Years later, and Dido (now played by the brilliant Gugu Mbatha-Raw) and Elizabeth (Sarah Gadon) are looking forward to making their d├ębut in London society. Although they are conscious of the differences between them, neither really understands why Dido isn't allowed to eat dinner with her family or with the servants. In addition, Dido finds herself in a stronger position than her cousin, in some ways, after she finds out that her father has perished at sea, leaving her a small inheritance.

In theory, Elizabeth should receive a sizeable inheritance from her father, but the said father is too busy living it up with his second wife abroad and has abandoned his eldest daughter. This means that when the cousins meet the brothers Grimm Ashford — older, nastier James (played by Draco Malfoy) and younger, slightly more ambiguous Oliver (James Norton) — it is unclear which woman stands a stronger chance of making a match. Certainly, Mother Ashford (Miranda Richardson) couldn't imagine anything worse than having Dido as her daughter-in-law until she finds out about her income, while Elizabeth plummets rapidly in Lady Ashford's expectations when the latter learns of the former's fortunes — or lack thereof.

Meanwhile, a friendship develops between Dido and John Davinier (Sam Reid), a promising would-be lawyer who is doing his best to sway Mansfield's opinion on the Zong massacre case Mansfield is working on, the outcome of which could have implications for the whole British slave-trade industry. Mansfield is less impressed with Davinier's 'overly idealistic' world-view, and he certainly doesn't see Davinier — the son of a vicar — as a suitable suitor for his great-niece. 142 slaves were thrown overboard to drown by sailors of the Zong who claimed there wasn't enough water to go round. In fact, the slaves' poor living conditions had led to the spread of disease, which would have meant they were worth more to the slave-trade company in insurance money than alive. Unsurprisingly, the insurers cried fraud. This is probably the only film where viewers want an insurance company to win the case!
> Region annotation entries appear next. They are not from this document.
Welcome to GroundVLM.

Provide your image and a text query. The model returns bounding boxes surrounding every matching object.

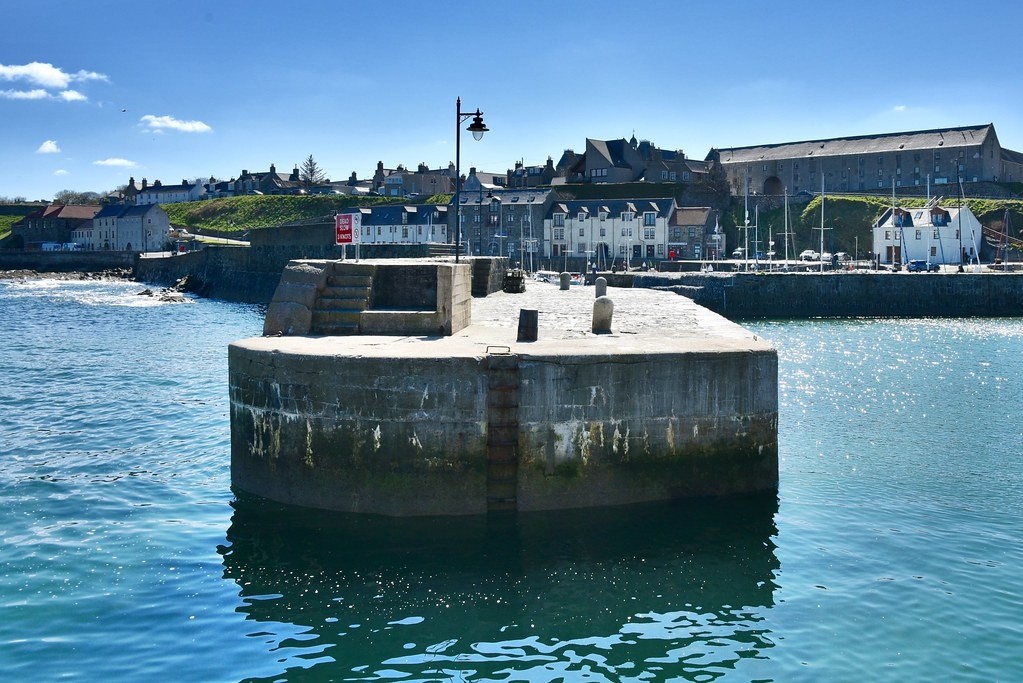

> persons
[668,248,678,263]
[570,275,581,282]
[833,254,840,274]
Although Belle does veer into Austen territory at times, especially in some of the overly sentimental scenes between Dido and Davinier, it's a very compelling film, anchored by the strong central performance from Mbatha-Raw. The scene in which Dido sits in front of a mirror, cursing her complexion and clawing at her face is particularly hard to watch. The other actors in leading roles were perfectly fine, but didn't stand out. Elizabeth, who we are told several times is a feisty lass, was particularly wet, but I'm not sure that is necessarily Gadon's fault, and the scenes with the two cousins alone together were very strong.

One silly thing that did distract me was that the Sheldonian Theatre in Oxford was playing the part of the High Court in London. As such, Dido is seen to hop in a carriage in Bedford Square and arrive some 50 miles down the road practically before her great-uncle has finished his opening remarks in the Zong case. Oxford is, of course, very attractive and filled with 18th century architecture, so it's perfectly understandable that they wanted to film there. This quibble aside, Belle tells a fascinating story set in a period that was far from England's finest hour.